First things first. I am not Bridget fucking Jones.
Some women fear becoming their mother. My mum’s awesome, but we’re pretty different. That isn’t my fear. What I fear (sometimes) is turning into a heroine in a Jean Rhys novel. Poor, alcoholic, faded literary ambitions, alone, decaying beauty, pretty damn spiky.
And why do I fear it?…
Every so often you come across a word like ‘misogyny’ which reveals societies prevailing unconscious ideology. Aged 17 in English class, I was introduced to the term. ‘Misogyny: the systematic hatred of women’: I wrote it down in my notebook, then looking up at my tutor I asked ‘So what’s the equivalent term for hatred of men?’. He looked at me with a wry smile ‘There isn’t one’.
I wrote that down too.
Spinster is another term that opens those tiny shards of light onto a dusty room. ‘Spinister’, is the feminine equivalent of ‘Bachelor’, only its really really not. Bachelor has connotations of fun, exuberance and footloose whimsy. Spinster: bitter, sour, failed and lonely.
But not anymore, right? Because you know, we live in a post-feminist age, so if a woman wants to get married or not, or have kids or not, that’s her choice right, no ones going to judge her on that, right?
I’d say wrong, frankly. We still live in a heteronormative world. Lately I seem to have been coming face to face for it, smelling its breath of my face, feeling its weight on my arm.
My father who, on the demise of my last relationship passed me the advice, well intended I do not doubt, that I should hurry up and find someone else, because the older you get, the harder it gets.
Then there’s the boys, the supposedly liberal, nice boys, who’ve turned it on me, when I didn’t quite behave in the way they wanted. I was told, aged 19 by a boy I had just (very gently I might add, dumped) that I would end up alone, as the crazy old lady, surrounded by cats, shouting at people, or my current favourite of ‘vinegar tits’, comments said half in jest, but I’m not laughing.
‘If I follow the inclination of my nature, it is this: beggar woman and single, far rather than queen and married’ Elizabeth I
The message being transmitted is that as a woman your worth is time limited. As you get older your value in society declines (as maybe everyone’s value declines, in this fucked up culture which valorises youth and disregards knowledge, but as a woman you should know, your market value will decline more rapidly).
To those who warn me that I will die alone, I reply:
So will everyone.
And to those who look at my life and the mind blowing conversations which keep me up til dawn and the supportive, inspirational communities of artists and friends and activists I’ve gathered around me, or the sex that I have, which is none of their damn business and judge me as a failure, or label me ‘alone’ with a life to be devoid of love because it doesn’t, right now, fit into their scheme…I say….
And I will remember this and whisper it to myself as a mantra to protect against this bullshit: that if I end up with someone again, it’ll because I want to be, not because I need to be, not because of a desperate need to keep up with societal norms, or fear of my own company.

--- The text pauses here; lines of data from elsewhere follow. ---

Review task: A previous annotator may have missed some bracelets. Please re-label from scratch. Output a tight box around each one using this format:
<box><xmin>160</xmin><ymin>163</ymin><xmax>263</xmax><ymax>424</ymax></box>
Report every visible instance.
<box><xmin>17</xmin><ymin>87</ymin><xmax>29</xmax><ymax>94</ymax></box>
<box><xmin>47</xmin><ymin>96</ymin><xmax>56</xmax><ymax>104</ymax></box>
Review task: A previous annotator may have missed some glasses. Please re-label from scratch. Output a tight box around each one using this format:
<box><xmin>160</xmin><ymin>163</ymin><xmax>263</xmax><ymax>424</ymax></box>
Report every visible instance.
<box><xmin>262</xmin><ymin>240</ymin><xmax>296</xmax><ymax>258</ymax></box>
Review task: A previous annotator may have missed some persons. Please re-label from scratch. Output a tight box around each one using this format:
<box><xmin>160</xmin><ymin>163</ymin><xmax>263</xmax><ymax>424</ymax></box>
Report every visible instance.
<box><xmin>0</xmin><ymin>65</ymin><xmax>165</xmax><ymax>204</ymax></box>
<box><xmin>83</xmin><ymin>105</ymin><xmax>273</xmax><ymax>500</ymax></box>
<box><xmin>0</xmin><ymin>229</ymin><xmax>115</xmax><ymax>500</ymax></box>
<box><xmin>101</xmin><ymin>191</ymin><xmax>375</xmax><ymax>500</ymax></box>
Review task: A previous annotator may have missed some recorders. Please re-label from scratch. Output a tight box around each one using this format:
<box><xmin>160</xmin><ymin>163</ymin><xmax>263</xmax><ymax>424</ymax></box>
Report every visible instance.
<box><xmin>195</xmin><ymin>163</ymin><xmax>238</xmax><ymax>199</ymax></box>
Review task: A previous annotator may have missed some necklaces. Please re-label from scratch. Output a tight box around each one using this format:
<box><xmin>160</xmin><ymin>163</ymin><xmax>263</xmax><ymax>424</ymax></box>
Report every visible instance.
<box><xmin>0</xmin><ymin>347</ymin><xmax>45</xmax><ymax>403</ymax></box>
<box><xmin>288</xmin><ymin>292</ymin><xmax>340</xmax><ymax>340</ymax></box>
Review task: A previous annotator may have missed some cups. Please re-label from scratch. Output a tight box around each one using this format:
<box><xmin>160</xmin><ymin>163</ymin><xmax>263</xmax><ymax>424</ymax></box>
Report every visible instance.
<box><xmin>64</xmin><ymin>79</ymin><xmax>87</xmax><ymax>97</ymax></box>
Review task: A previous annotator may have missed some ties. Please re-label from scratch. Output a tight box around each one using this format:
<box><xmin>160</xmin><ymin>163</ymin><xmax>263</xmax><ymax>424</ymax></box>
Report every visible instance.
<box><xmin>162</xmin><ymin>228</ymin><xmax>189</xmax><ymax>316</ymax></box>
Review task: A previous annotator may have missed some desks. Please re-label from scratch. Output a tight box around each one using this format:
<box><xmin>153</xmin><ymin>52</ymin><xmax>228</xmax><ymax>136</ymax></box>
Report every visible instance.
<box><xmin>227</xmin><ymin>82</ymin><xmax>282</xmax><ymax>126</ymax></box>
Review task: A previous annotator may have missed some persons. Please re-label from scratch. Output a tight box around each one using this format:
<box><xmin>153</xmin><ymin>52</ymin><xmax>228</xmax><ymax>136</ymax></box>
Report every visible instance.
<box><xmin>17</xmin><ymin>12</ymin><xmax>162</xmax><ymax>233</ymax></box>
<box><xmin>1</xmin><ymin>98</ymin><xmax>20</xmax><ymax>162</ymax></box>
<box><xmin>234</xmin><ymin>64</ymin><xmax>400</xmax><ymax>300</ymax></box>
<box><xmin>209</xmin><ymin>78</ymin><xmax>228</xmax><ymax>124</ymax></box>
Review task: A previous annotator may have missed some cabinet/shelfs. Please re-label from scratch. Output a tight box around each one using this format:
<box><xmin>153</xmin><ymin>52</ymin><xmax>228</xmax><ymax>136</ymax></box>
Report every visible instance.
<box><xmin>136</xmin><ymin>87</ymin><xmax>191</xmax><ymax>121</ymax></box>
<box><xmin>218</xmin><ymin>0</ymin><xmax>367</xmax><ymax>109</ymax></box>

It will be because their spirit sets me on fire, because they challenge and move me, because their flesh makes me tingle, it’ll be because of their kindness and our mutual respect.
Because I will never, ever, settle.
Instead I will reclaim the spinsters of old; the blue stockings, Clara Barton, Ida Tarbell, Susan B. Anthony: I will remember their lives as brave, determined and courageous. And ultimately: of value.